Moim świętym obowiązkiem jest oglądanie wszystkich kiepskich horrorów w kinie. Nie wiem, kto i kiedy to zadanie mi przypisał, ale nie walczę ze swoim losem i potulnie spaceruję do kina, gdy pojawia się film, którego nikt innych nie chce obejrzeć. Prawda jest zresztą taka, że kocham to robić – z przyczyn kompletnie mi nieznanych po prostu odnajduję w tym satysfakcję. Nawet wtedy, gdy w grę wchodzi wyraźnie tani remake horroru, za którym i tak nigdy nie przepadałem.
Pamiętam „Poltergeista” z lat dziecięcych. Był to film, po którym sobie bardzo dużo obiecywałem – jeśli pamięć mnie nie myli, miał bardzo dobrą renomę. A ja miałem może 10 lat i po obejrzeniu oryginalnej „Nocy żywych trupów” Romero byłem żądny wrażeń. I pamiętam, że bardzo mocno się zawiodłem, mimo że już wtedy czułem, iż ogólnie będę lubił historie o rozmaitych nawiedzeniach. Nie przemówił do mnie szalony klimat, nie jestem też fanem klaunów w horrorach – czy to żywych, czy w postaci kukieł. Po prostu razem z „Poltergeistem” kompletnie się minęliśmy.
Jeśli jednak nie można było czegoś „Poltergeistowi” odmówić, to szalonej liczby praktycznych efektów specjalnych – ciągle coś błyskało, eksplodowało i powstawało z martwych. Wiedziałem, iż nowa wersja jest na tyle tania, że nie mogłem na nic podobnego liczyć. Raczej spodziewałem się efektów komputerowych, generowanych na silniku pierwszego Dooma i… cóż, dokładnie to dostałem.

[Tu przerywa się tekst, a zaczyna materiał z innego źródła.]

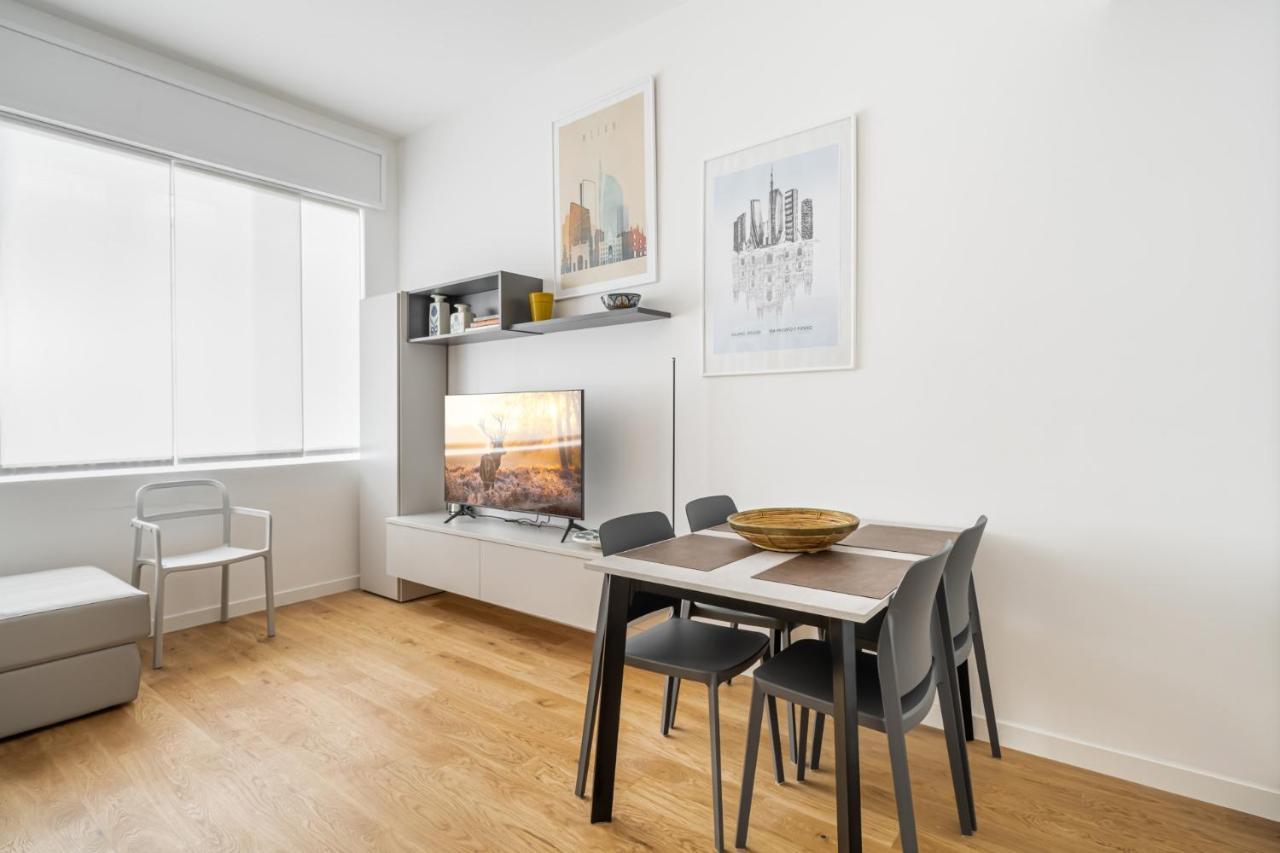 Easylife - Moderno Rifugio A Due Passi Dal Duomo Mailand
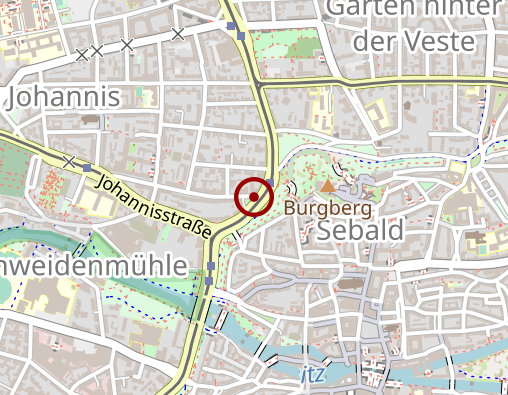 Karte: Dietrich Ralf Dr.med., Hirsch Thomas Dr.med.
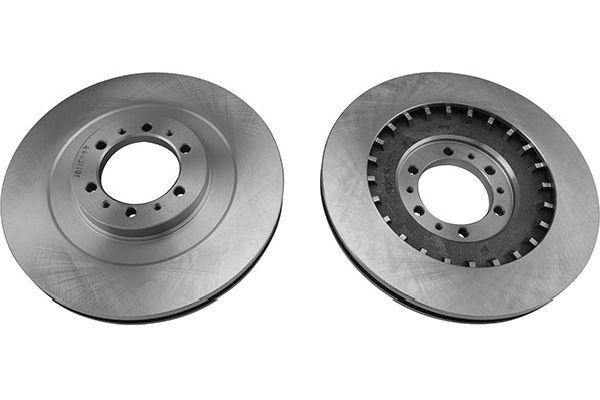 KAVO PARTS Bremžu diski BR-5769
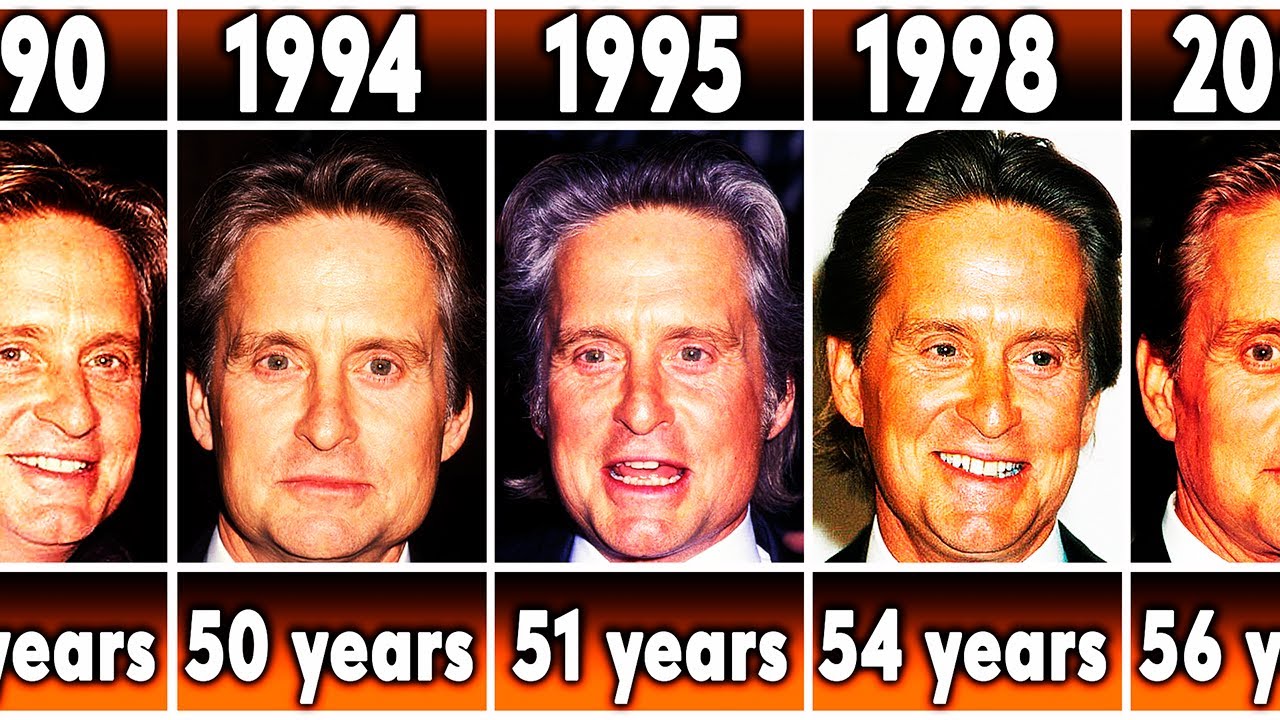 How Old Is Michael Douglas? Hollywood Icon’s Age & Milestones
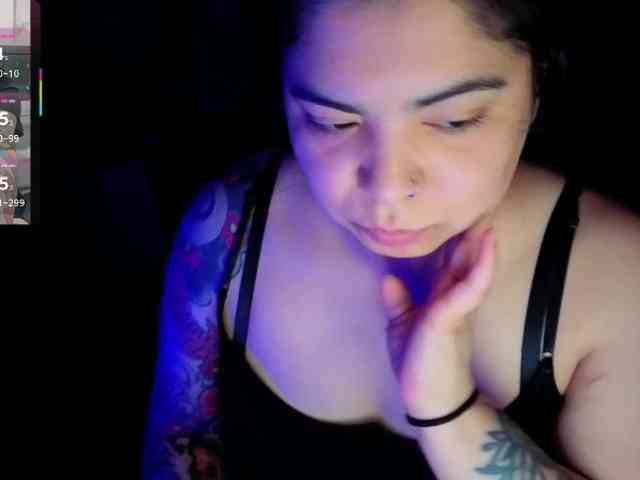 Kimmiakiss22 webcam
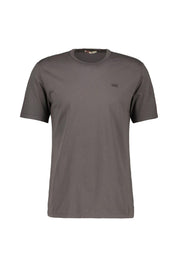 T-Shirt ICON TEE aus Baumwolle im Regular Fit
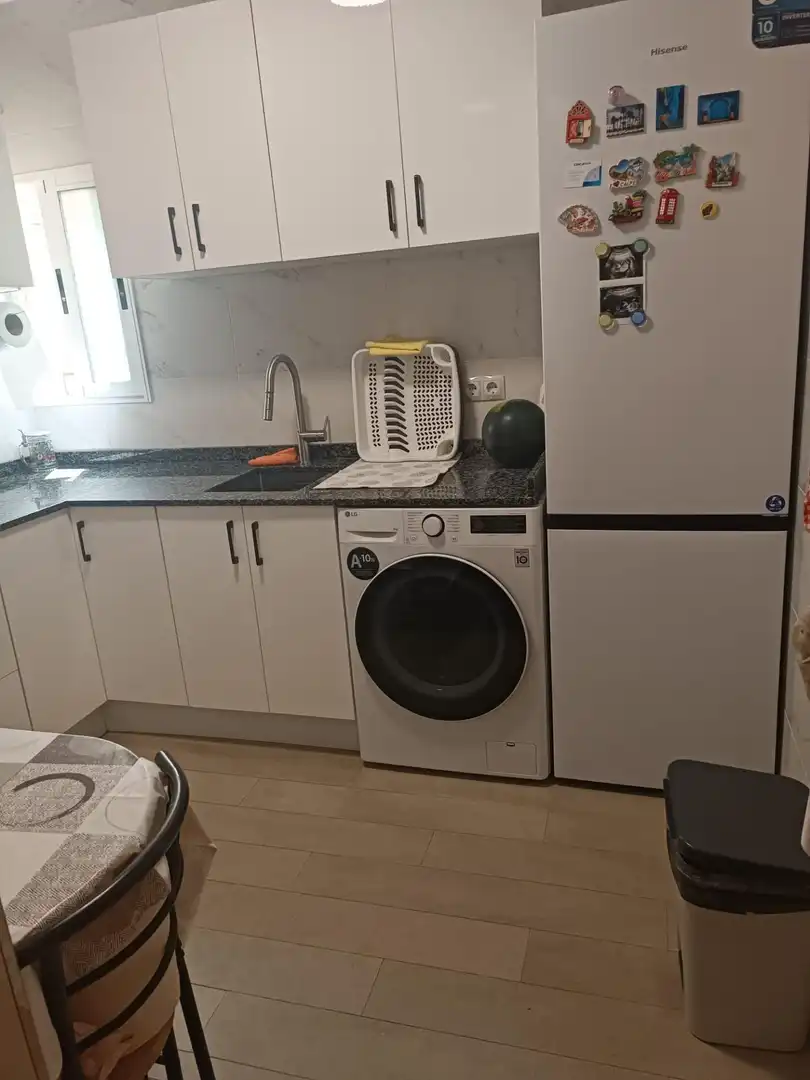 Cocina de Piso en venta en Burriana / Borriana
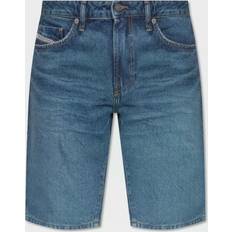 Diesel Shorts Diesel Shorts - Blau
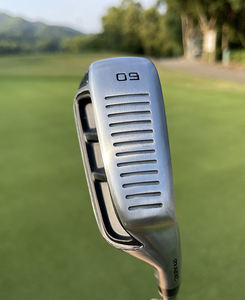 <span class=keywords><strong>MAZEL</strong></span> Wedge-男性と女性の右利きゴルフクラブのためのピッチング & チッピングウェッジ - Product Image 3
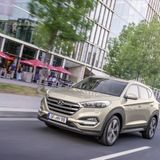 Bis zu 185 km/h ist er schnell.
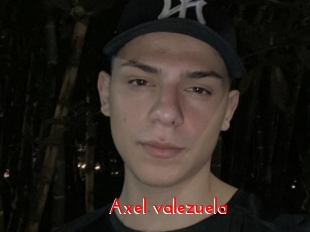 Axel_valezuela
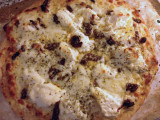 07 White pizza 4995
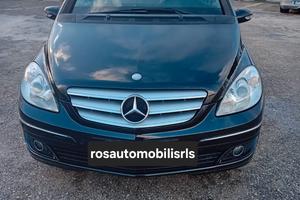 Mercedes classe B 200 cdi sport 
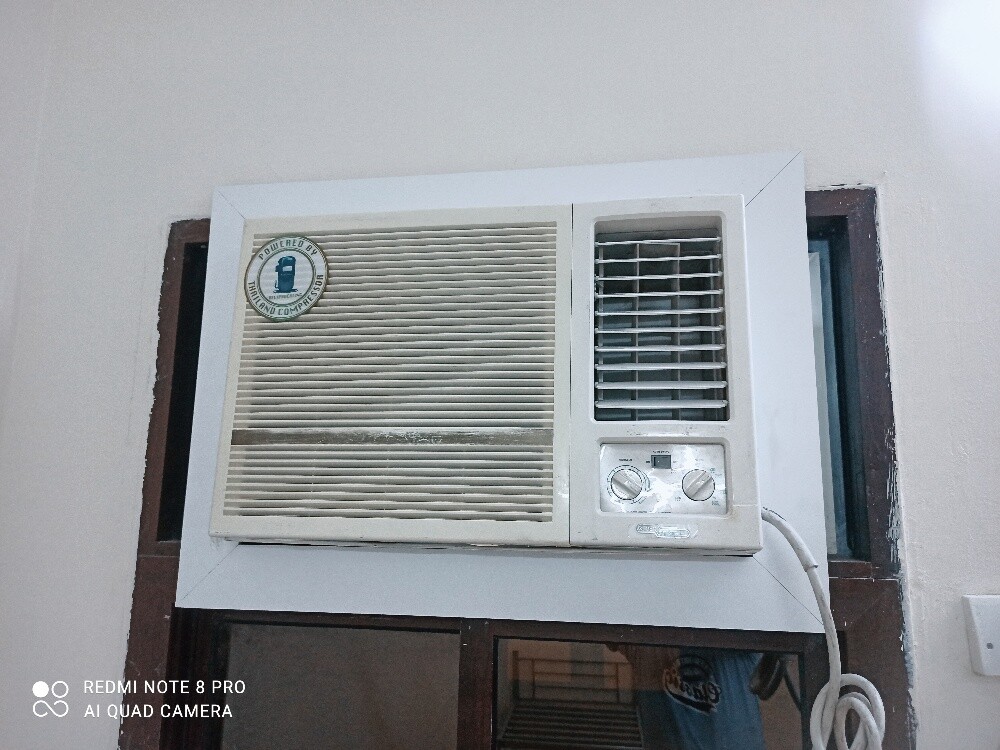 Good Working Window Ac For sale - 1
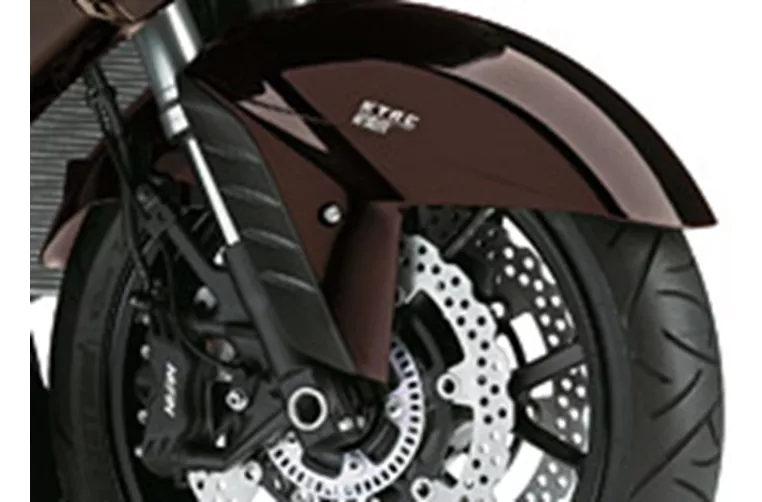 Kawasaki GTR 1400 2013 Kawasaki GTR 1400 2013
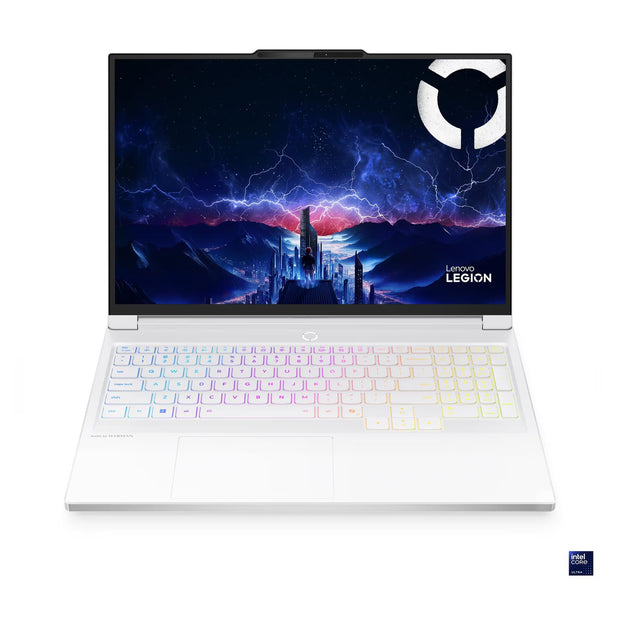 Lenovo Legion 7 16" Core Ultra 9 275HX 32GB/1TB GeForce RTX 5070 8GB OLED W11 Home Glacier White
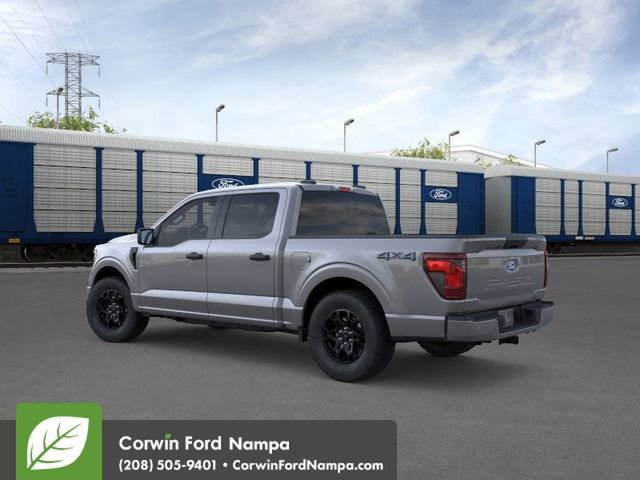 New 2026 Ford F150 STX AWD/4WD image 6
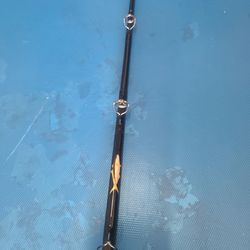 Californian  fishing rod 25-60 lbs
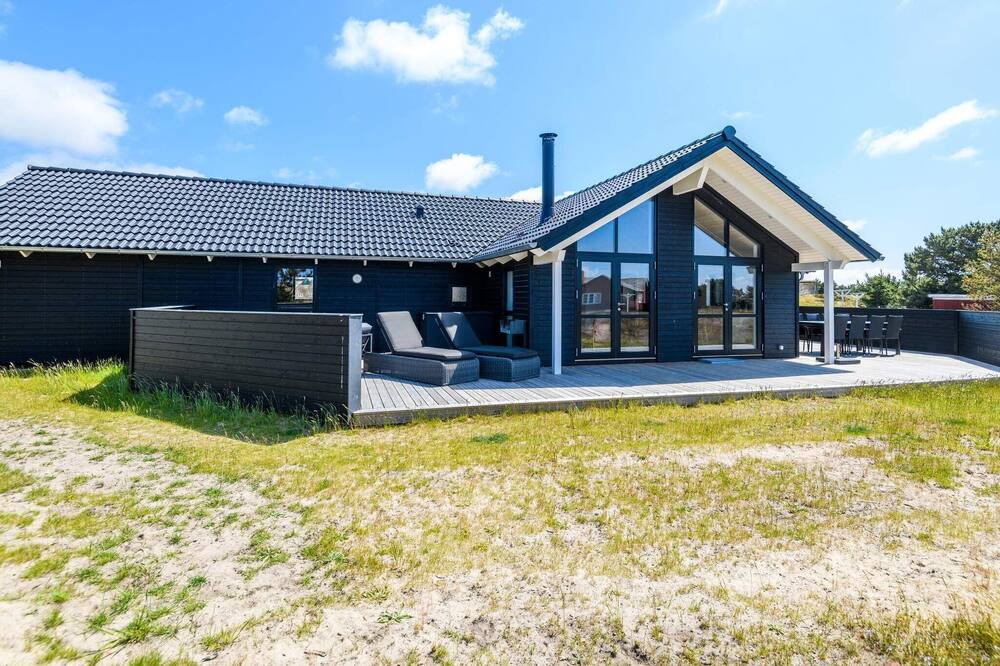 Photo of Outdoor in Sønderho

Nowe wydanie „Poltergeista” jest w efekcie skrajnie typową historią „nawiedzenia przez budowanie osiedla na cmentarzu”. Ot, klasyka gatunku – rodzina wprowadza się do nowego domu, znajduje lalkę klauna i chwilę później przekonuje się, że dawni lokatorzy tych terenów nadal nie opuścili posesji. Swój urok ma zdecydowanie obecność Jared Harris w roli specjalisty od nawiedzonych posiadłości. Coraz lepiej kojarzę go z różnych kiepskich horrorów i już się między nami wykształciła specyficzna nić sympatii. Na delikatną pochwałę zasługują też role dziecięce, które osiągnęły dwa podstawowe cele wszystkich ról dziecięcych we wszystkich filmach: nie wkurzały i były całkiem przekonujące. Może będzie warto obserwować te dwa szkraby.
Jednak poza tymi dwoma detalami, zalet nie ma żadnych. Mimo krótkiego przebiegu, film i tak się dłuży – momentami wręcz niesamowicie. Efekty specjalne, jako się rzekło, są najgorszym gatunkiem kompletnie pozbawionego kreatywności CGI, a jakiekolwiek napięcie nie pojawia się nawet na chwilę. Niestety, nowy „Poltergeist” to dokładnie taki film, jaki widziałbym na, na przykład, darmowym VOD Onetu. Zdecydowanie nie macie powodu, żeby sprawdzać tę pozycję w kinie. Myślę, że dla świata byłoby lepiej, gdyby zamiast takich potworków, do kin trafiały produkcje pokroju „Sharknado” czy „Dead Snow”. Żyłoby się nam lepiej.